● What to do
1. Rewrite the forum post about raising the saddle from "I marked the" to "for the help..", switching "masking tape" for "electrical tape".
2. Carry on the forum post about raising the saddle from the point where it stops.

● Selected text
This afternoon I decided to try moving the seat post up. I used the LeMond method as a guide to raising the seat. Using the calculation of 74×0.883=65.342 (inseam x LMM = seat height) as my starting point I rounded down to 65cm and deducted 2cm for the BB and then set my tape measure to 63cm so that I could place the end of the tape against the BB and then raise the saddle until it touched the tape measure itself. 





I marked the saddle height with a bit of masking tape before I moved it up and found that I moved the seat post 23mm to set the saddle somewhere near the recommended height. Now I can't touch the floor in the saddle at all, so I will have to make adjustments to my riding style now 
2 small changes that were very noticeable in the handling of my cycle. Thanks again everyone for the help..


----------



## ColinJ (4 Dec 2022)

● Data listing
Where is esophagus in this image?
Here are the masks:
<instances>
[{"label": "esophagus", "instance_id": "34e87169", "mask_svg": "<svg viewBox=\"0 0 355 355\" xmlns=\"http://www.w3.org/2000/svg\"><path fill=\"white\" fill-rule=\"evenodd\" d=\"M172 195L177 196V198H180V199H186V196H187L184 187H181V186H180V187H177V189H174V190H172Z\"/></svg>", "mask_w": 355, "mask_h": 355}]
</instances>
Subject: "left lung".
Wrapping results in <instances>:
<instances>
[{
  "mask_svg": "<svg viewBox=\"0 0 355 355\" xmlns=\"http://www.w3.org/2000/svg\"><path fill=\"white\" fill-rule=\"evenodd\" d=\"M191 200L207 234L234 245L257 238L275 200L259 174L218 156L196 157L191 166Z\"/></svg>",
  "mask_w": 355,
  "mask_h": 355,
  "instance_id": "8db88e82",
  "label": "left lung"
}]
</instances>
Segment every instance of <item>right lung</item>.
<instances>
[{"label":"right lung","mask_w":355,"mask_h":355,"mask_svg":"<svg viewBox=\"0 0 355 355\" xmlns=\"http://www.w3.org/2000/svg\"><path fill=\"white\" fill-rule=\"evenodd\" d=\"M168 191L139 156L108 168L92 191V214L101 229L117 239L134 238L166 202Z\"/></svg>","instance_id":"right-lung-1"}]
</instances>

--

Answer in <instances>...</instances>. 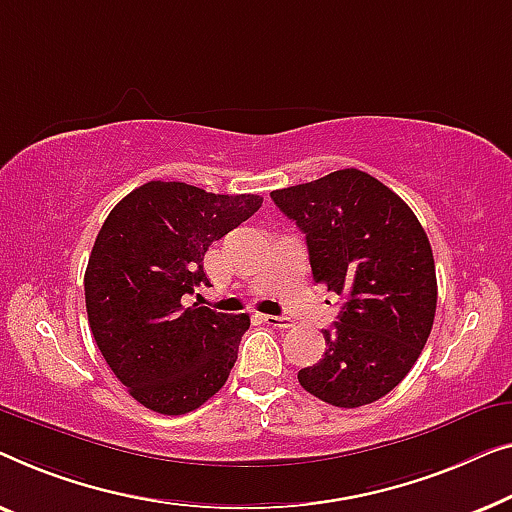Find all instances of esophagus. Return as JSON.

● Answers to the exercise
1.
I marked the saddle height with a bit of electrical tape before I moved it up and found that I moved the seat post 23mm to set the saddle somewhere near the recommended height. Now I can't touch the floor in the saddle at all, so I will have to make adjustments to my riding style now 
2 small changes that were very noticeable in the handling of my cycle. Thanks again everyone for the help..

2.
Now that your saddle height is a lot better, maybe you could try moving the stem/bars down a spacer at a time? That would stretch you out a little bit more.

I know some people like their handlebar high like yours, but I discovered that I feel a lot better with mine lowered. (I borrowed my cousin's bike when I was on holiday in Scotland. It was the same size, make, and model as mine but his handlebar was about 5 cm lower than my setup at the time.) 

If you look at my current setup, you can see that I have the bar significantly lower than the saddle. Obviously, that might not suit you (and mine is a much bigger bike) but it shows that there is a wide range to play with.


----------



## Jameshow (4 Dec 2022)

ColinJ said:


> Now that your saddle height is a lot better, maybe you could try moving the stem/bars down a spacer at a time? That would stretch you out a little bit more.
> 
> I know some people like their handlebar high like yours, but I discovered that I feel a lot better with mine lowered. (I borrowed my cousin's bike when I was on holiday in Scotland. It was the same size, make, and model as mine but his handlebar was about 5 cm lower than my setup at the time.)
> 
> ...



Colin what do you think of the caad4?


----------



## ColinJ (4 Dec 2022)

Jameshow said:


> Colin what do you think of the caad4?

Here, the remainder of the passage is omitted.